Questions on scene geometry
-------
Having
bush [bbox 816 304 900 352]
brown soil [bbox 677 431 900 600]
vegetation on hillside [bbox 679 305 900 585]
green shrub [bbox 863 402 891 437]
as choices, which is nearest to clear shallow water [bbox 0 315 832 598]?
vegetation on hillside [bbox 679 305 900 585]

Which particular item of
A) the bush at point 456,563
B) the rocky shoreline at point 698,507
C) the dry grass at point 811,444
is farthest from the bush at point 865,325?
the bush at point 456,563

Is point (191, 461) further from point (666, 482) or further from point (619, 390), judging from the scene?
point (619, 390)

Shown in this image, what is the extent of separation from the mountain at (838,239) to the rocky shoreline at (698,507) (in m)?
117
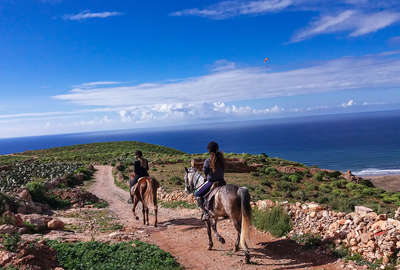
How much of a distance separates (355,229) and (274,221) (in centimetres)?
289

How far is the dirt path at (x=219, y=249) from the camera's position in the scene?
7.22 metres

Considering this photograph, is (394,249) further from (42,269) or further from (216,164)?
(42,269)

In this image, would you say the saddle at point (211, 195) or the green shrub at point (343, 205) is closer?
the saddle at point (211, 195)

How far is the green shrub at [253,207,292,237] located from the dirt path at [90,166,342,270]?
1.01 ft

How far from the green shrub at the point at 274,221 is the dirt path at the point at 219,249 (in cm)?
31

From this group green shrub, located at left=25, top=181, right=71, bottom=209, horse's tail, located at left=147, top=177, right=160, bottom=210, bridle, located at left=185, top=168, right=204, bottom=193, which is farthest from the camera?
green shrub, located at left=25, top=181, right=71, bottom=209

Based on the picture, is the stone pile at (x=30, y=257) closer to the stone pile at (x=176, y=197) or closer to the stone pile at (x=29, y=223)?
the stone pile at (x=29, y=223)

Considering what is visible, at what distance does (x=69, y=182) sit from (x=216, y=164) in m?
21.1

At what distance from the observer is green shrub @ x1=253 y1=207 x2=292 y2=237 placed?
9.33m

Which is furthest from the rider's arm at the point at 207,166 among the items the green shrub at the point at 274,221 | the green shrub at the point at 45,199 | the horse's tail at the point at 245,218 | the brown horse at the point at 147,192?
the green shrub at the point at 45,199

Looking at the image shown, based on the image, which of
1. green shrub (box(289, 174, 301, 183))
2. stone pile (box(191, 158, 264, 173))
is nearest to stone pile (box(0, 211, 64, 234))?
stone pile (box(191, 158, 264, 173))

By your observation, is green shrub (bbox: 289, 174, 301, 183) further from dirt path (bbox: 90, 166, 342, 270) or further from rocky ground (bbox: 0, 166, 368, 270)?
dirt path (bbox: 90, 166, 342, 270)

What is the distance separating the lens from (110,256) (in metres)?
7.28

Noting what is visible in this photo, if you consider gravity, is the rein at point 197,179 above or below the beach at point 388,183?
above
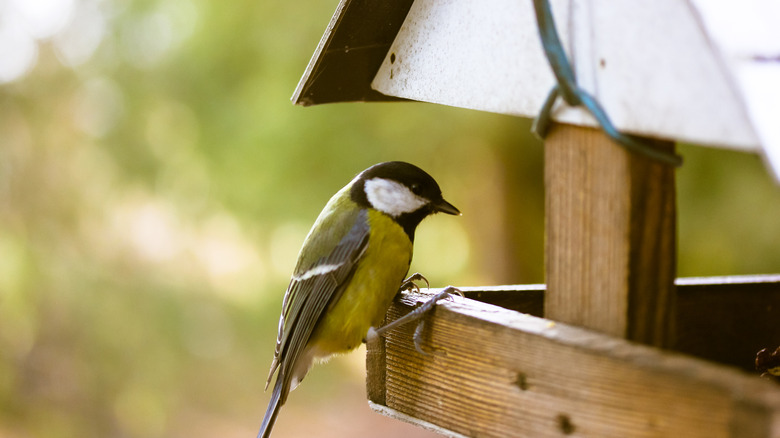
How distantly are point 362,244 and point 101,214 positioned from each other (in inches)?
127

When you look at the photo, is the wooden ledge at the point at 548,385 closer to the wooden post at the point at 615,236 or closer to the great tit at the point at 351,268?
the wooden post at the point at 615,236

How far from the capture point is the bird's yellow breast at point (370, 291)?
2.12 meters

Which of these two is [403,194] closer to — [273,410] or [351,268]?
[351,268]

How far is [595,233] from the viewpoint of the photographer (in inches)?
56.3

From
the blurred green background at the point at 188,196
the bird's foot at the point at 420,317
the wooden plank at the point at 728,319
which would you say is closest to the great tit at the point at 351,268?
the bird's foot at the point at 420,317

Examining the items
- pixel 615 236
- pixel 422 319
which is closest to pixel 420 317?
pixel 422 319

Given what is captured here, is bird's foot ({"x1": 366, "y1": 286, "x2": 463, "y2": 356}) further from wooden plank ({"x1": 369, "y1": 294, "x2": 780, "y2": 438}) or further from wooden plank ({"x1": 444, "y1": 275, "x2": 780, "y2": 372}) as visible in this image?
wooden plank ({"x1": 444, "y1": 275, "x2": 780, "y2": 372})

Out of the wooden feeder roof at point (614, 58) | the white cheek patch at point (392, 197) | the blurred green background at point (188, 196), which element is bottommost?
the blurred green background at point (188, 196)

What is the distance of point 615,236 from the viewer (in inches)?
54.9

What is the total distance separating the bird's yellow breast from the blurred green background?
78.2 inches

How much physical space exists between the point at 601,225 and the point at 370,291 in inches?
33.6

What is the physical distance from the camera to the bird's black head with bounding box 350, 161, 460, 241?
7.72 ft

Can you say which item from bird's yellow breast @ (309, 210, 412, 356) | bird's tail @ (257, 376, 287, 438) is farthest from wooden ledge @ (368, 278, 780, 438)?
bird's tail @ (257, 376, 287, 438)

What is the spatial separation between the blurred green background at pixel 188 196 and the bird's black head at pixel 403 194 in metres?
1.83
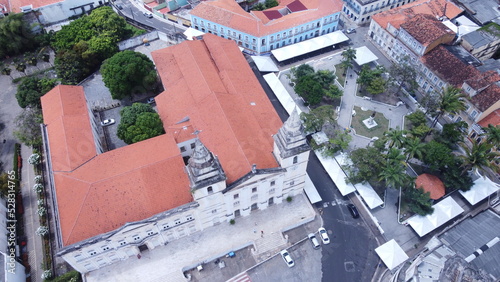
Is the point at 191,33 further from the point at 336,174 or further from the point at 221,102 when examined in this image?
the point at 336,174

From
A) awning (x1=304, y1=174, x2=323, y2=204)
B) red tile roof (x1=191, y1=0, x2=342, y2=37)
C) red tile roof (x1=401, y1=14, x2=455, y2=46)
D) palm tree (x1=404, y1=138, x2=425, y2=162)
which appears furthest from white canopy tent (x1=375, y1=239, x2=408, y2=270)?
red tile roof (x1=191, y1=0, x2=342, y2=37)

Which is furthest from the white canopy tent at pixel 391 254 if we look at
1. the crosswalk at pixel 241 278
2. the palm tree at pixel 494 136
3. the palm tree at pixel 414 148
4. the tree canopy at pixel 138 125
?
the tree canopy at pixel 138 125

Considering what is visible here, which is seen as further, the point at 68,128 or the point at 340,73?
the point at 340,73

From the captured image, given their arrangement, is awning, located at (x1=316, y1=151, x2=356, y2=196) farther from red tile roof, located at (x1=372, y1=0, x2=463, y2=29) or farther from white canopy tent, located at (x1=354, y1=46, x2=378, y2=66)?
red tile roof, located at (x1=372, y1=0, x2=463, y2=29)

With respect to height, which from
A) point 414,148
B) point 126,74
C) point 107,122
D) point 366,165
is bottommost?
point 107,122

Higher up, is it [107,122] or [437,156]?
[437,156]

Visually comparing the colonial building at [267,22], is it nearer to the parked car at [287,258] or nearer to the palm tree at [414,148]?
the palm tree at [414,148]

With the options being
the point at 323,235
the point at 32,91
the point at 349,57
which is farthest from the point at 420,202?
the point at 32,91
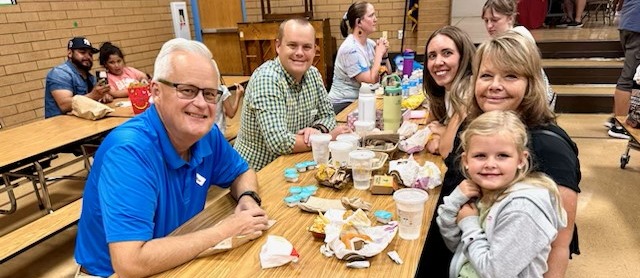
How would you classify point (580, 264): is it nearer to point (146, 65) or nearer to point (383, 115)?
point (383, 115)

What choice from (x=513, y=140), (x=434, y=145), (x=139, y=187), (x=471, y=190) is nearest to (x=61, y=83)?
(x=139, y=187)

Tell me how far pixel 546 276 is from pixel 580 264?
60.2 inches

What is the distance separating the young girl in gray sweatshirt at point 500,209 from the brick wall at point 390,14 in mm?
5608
-------
Copy every one of the records above word for word, leaving out the pictures.

Having
bush [bbox 816 304 900 352]
brown soil [bbox 677 431 900 600]
vegetation on hillside [bbox 679 305 900 585]
green shrub [bbox 863 402 891 437]
as choices, which is nearest to clear shallow water [bbox 0 315 832 598]?
vegetation on hillside [bbox 679 305 900 585]

Which particular item of
A) the bush at point 456,563
B) the rocky shoreline at point 698,507
C) the dry grass at point 811,444
is farthest from the bush at point 865,325?
the bush at point 456,563

Is point (191, 461) further from point (666, 482) or further from point (619, 390), judging from the scene?
point (619, 390)

Shown in this image, what is the extent of separation from the mountain at (838,239) to the rocky shoreline at (698,507) (in m)?
117
How much of a distance separates (355,229) and (274,221) (in centimetres)?
289

How far is the dirt path at (x=219, y=249) from the camera's position in the scene?
7.22 metres

Considering this photograph, is (394,249) further from (42,269) or further from (216,164)?
(42,269)

In this image, would you say the saddle at point (211, 195) or the green shrub at point (343, 205) is closer?
the saddle at point (211, 195)

How far is the green shrub at [253,207,292,237] located from the dirt path at [90,166,342,270]?
1.01 ft

How far from the green shrub at the point at 274,221 is the dirt path at the point at 219,249 (in cm)?
31

From this group green shrub, located at left=25, top=181, right=71, bottom=209, horse's tail, located at left=147, top=177, right=160, bottom=210, bridle, located at left=185, top=168, right=204, bottom=193, which is farthest from the camera?
green shrub, located at left=25, top=181, right=71, bottom=209

Based on the picture, is the stone pile at (x=30, y=257) closer to the stone pile at (x=176, y=197) or closer to the stone pile at (x=29, y=223)?
the stone pile at (x=29, y=223)

Considering what is visible, at what distance does (x=69, y=182) sit from (x=216, y=164) in m?
21.1

At what distance from the observer is green shrub @ x1=253 y1=207 x2=292 y2=237 placed?
9.33m

Which is furthest from the rider's arm at the point at 207,166 among the items the green shrub at the point at 274,221 | the green shrub at the point at 45,199 | the horse's tail at the point at 245,218 | the brown horse at the point at 147,192?
the green shrub at the point at 45,199

Looking at the image shown, based on the image, which of
1. green shrub (box(289, 174, 301, 183))
2. stone pile (box(191, 158, 264, 173))
is nearest to stone pile (box(0, 211, 64, 234))?
stone pile (box(191, 158, 264, 173))

By your observation, is green shrub (bbox: 289, 174, 301, 183) further from dirt path (bbox: 90, 166, 342, 270) or further from rocky ground (bbox: 0, 166, 368, 270)?
dirt path (bbox: 90, 166, 342, 270)

What is the distance separating the lens from (110,256) (in metres)?
7.28

Noting what is visible in this photo, if you consider gravity, is the rein at point 197,179 above or below the beach at point 388,183?
above
How distantly are point 362,244 and point 101,214 positioned from each other (in inches)?
127

When you look at the photo, is the wooden ledge at the point at 548,385 closer to the wooden post at the point at 615,236 or closer to the great tit at the point at 351,268?
the wooden post at the point at 615,236

How far from the capture point is the bird's yellow breast at point (370, 291)?
2.12 meters

Which of these two is [403,194] closer to — [273,410] or [351,268]?
[351,268]

How far is [595,233] from the viewpoint of the photographer (in inches)?
56.3

From
the blurred green background at the point at 188,196
the bird's foot at the point at 420,317
the wooden plank at the point at 728,319
which would you say is closest to the great tit at the point at 351,268?
the bird's foot at the point at 420,317

Examining the items
- pixel 615 236
- pixel 422 319
which is closest to pixel 420 317?
pixel 422 319

Given what is captured here, is bird's foot ({"x1": 366, "y1": 286, "x2": 463, "y2": 356}) further from wooden plank ({"x1": 369, "y1": 294, "x2": 780, "y2": 438}) or further from wooden plank ({"x1": 444, "y1": 275, "x2": 780, "y2": 372}) as visible in this image?
wooden plank ({"x1": 444, "y1": 275, "x2": 780, "y2": 372})

Out of the wooden feeder roof at point (614, 58) | the white cheek patch at point (392, 197) | the blurred green background at point (188, 196), which element is bottommost?
the blurred green background at point (188, 196)

What is the distance of point 615,236 from the viewer (in inches)?
54.9

What is the total distance separating the bird's yellow breast from the blurred green background?
78.2 inches

How much physical space exists between the point at 601,225 and the point at 370,291 in inches?
33.6

What is the physical distance from the camera to the bird's black head with bounding box 350, 161, 460, 241?
7.72 ft

Can you say which item from bird's yellow breast @ (309, 210, 412, 356) | bird's tail @ (257, 376, 287, 438) is farthest from wooden ledge @ (368, 278, 780, 438)?
bird's tail @ (257, 376, 287, 438)

What is the spatial separation between the blurred green background at pixel 188 196 and the bird's black head at pixel 403 194 in metres?
1.83
Is the point at 191,33 further from the point at 336,174 or further from the point at 221,102 when examined in this image?
the point at 336,174

From
A) awning (x1=304, y1=174, x2=323, y2=204)
B) red tile roof (x1=191, y1=0, x2=342, y2=37)
C) red tile roof (x1=401, y1=14, x2=455, y2=46)
D) palm tree (x1=404, y1=138, x2=425, y2=162)
which appears furthest from white canopy tent (x1=375, y1=239, x2=408, y2=270)?
red tile roof (x1=191, y1=0, x2=342, y2=37)

Which is furthest from the white canopy tent at pixel 391 254 if we look at
1. the crosswalk at pixel 241 278
2. the palm tree at pixel 494 136
3. the palm tree at pixel 414 148
4. the tree canopy at pixel 138 125
?
the tree canopy at pixel 138 125

Considering what is visible here, which is seen as further, the point at 68,128 or the point at 340,73?
the point at 340,73

From the captured image, given their arrangement, is awning, located at (x1=316, y1=151, x2=356, y2=196) farther from red tile roof, located at (x1=372, y1=0, x2=463, y2=29) or farther from white canopy tent, located at (x1=354, y1=46, x2=378, y2=66)?
red tile roof, located at (x1=372, y1=0, x2=463, y2=29)

With respect to height, which from
A) point 414,148
B) point 126,74
C) point 107,122
D) point 366,165
is bottommost?
point 107,122

Higher up, is it [107,122] or [437,156]?
[437,156]

Visually comparing the colonial building at [267,22], is it nearer to the parked car at [287,258] or nearer to the palm tree at [414,148]?
the palm tree at [414,148]

With the options being
the point at 323,235
the point at 32,91
the point at 349,57
which is farthest from the point at 420,202?
the point at 32,91
How would you classify point (580, 264): is it nearer to point (146, 65) or nearer to point (383, 115)?
point (383, 115)

What choice from (x=513, y=140), (x=434, y=145), (x=139, y=187), (x=471, y=190) is nearest to (x=61, y=83)?
(x=139, y=187)

Tell me how far pixel 546 276 is from pixel 580 264?
60.2 inches

What is the distance separating the young girl in gray sweatshirt at point 500,209 from the brick wall at point 390,14 in mm?
5608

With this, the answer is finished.